Das Gebäude muss noch komplett saniert werden, während der Kindergarten in direkter Nachbarschaft noch den Putz aus DDR-Zeiten trägt. Die Kinder der Flüchtlinge sollen in den Dorfkindergarten gehen, obwohl jetzt schon nicht genügend Plätze für die deutschen Kinder und nicht genügend Erzieher vorhanden sind.

Wobei sich die Frage stellt: Seit wann kommen aus Afrika Frauen und Kinder? Es sind meist junge Männer, die illegal nach Deutschland geschleust werden.

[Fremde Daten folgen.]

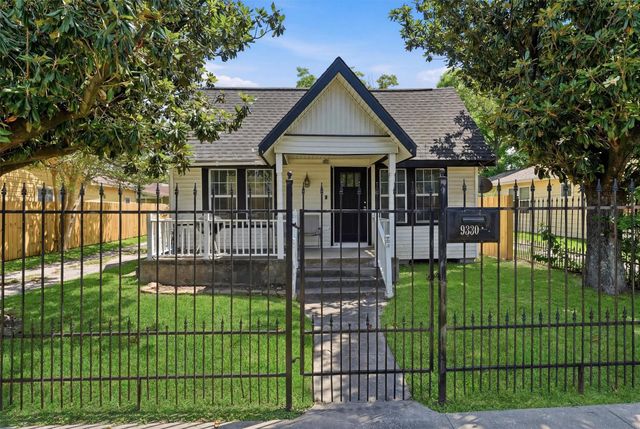9330 E Avenue L, Houston, TX 77012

Zur Infoveranstaltung durfte man nur auf Einladung und unter Vorlage des Personalausweises, wobei auch nicht alle Einwohner von Ziegenhals kommen durften, sondern nur vorher ausgewählte.

Kein einziger Anwohner wurde vorher demokratisch von den Dienern des Volkes befragt, ob er damit einverstanden ist. Die Meisten haben es erst hinterher erfahren. Meinungen vor Ort wurden nicht zugelassen und Ängste als Polemik abgetan. Vor dem Gebäude wurde sicherheitshalber ein Einsatzzug der Landespolizei postiert.

Der Bürgermeister von Königs Wusterhausen, Lutz Franzke (SPD), hält den Standort der Asylunterkunft direkt neben einer Schule für „infrastrukturell nicht unbedingt ideal“. Um sogleich hinzuzufügen: „Alle Königs Wusterhausener sollten hier aber ihre Willkommenskultur unter Beweis stellen“. Stimmungsmache helfe nicht weiter, die konstruktive Suche nach Lösungen sei gefragt. Was soviel heißt wie: Die Bürger sollen gefälligst ihre Klappe halten und die Landnahme mit all ihren bunten Begleitfacetten als Bereicherung erleben!